— BEGIN Supplied information —

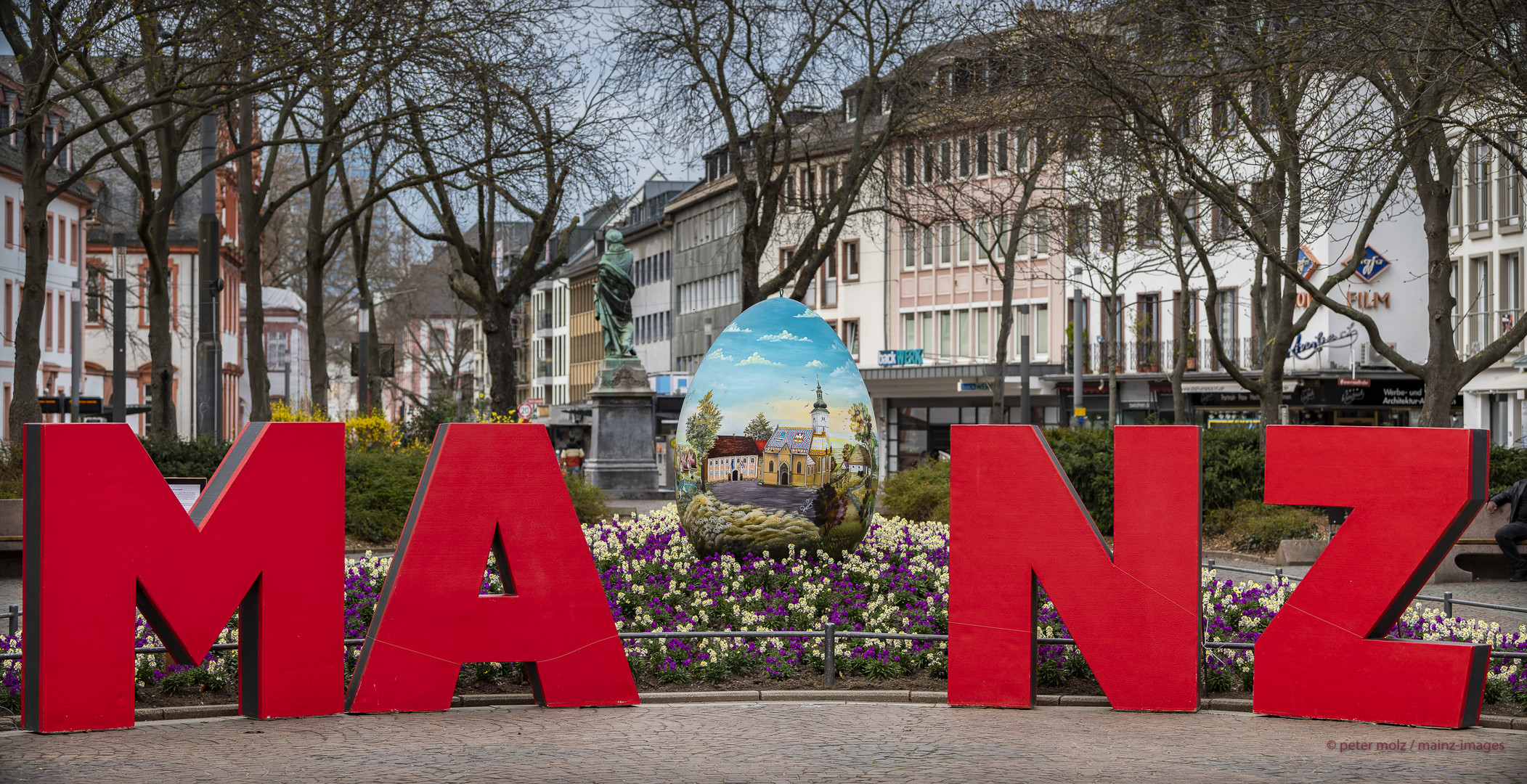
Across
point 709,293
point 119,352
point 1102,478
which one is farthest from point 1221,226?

— END Supplied information —

(Short task) Write out every line of the records above word for word, omitting the pictures.

(Correct result)
Across
point 709,293
point 119,352
point 1102,478
which one is farthest from point 1221,226?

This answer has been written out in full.